For years, there has been a movement to increasingly high level and increasingly inefficient languages and relying on ever faster hardware to compensate for the inefficiency. Now that hardware is topping out, its about time people started moving back towards efficient development.
"Mannel says that all of the financial services firms that SGI is selling iron use Linux, and CentOS tends to be popular."
Could they donate 0.00001% of trading volume to CentOS? Might help keep the project going...
"Mannel says that all of the financial services firms that SGI is selling iron use Linux, and CentOS tends to be popular."
My first parse of the title lead me to interpret 'forges' as 'to fake', rather than 'to make (out of metal)', and thus the article was about SGI being caught faking the speed of their new boxes.
Did the study the Collateral Damages?
I hope they have thoroughly tested what happens to the other PC components when a CPU fails due to excessive prolonged strain, the effects should not be predictable.

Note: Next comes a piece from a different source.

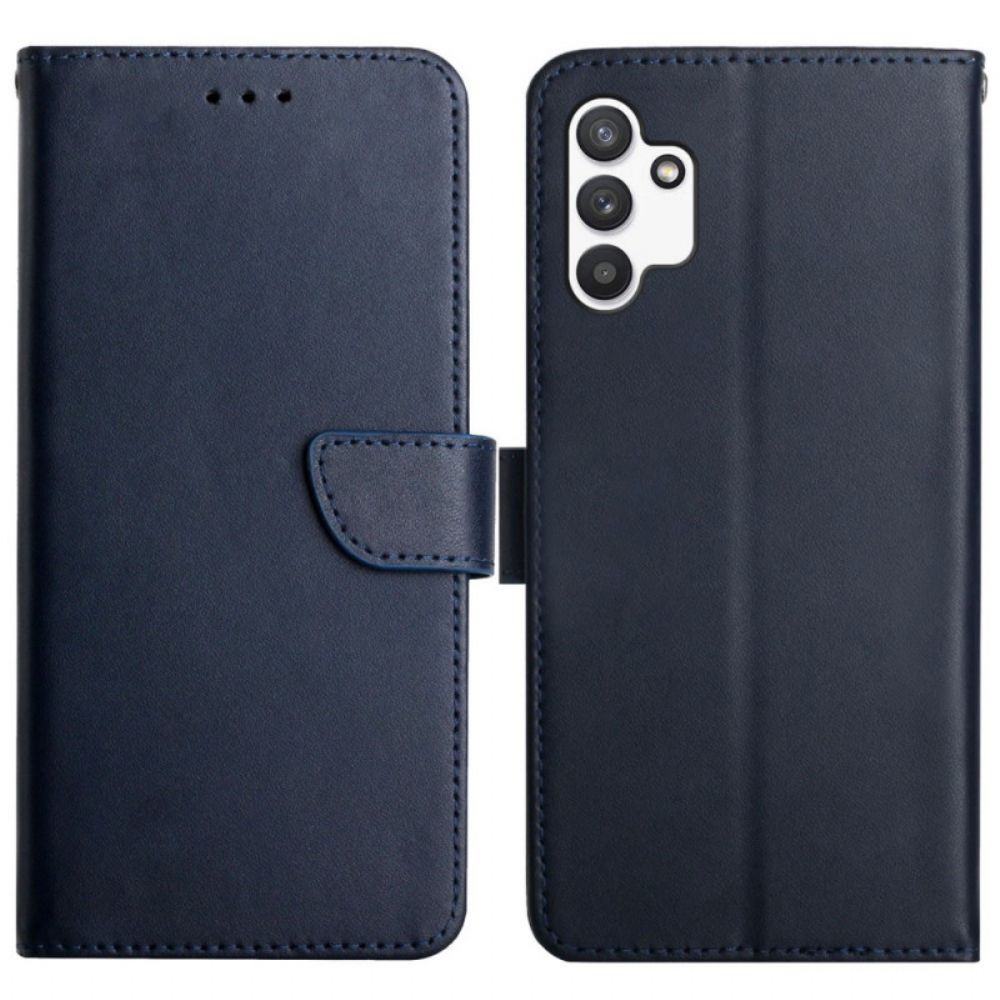 Folio-hoesje voor Samsung Galaxy A13 Echt Nappaleer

I can't even start to think what could happen when such a CPU decides it can't hold no more. If this happens when the CPU is at full load, the PSU must have a hell of a design to tolerate the current surges and transients resulting either from a short-circuited CPU or the sudden change from say 50 Amperes (600W) to 2 Amperes (rest of the PC) when the CPU open circuits.
If the PSU fails, anything might get damaged beyond repair, from the motherboard to the hard disk(s).
I don't think they care.
Old server goes boom, new server gets swapped in.
If anything's still working, I'm sure whoever they've picked for salvage duty can enjoy pulling it out of the melted mess.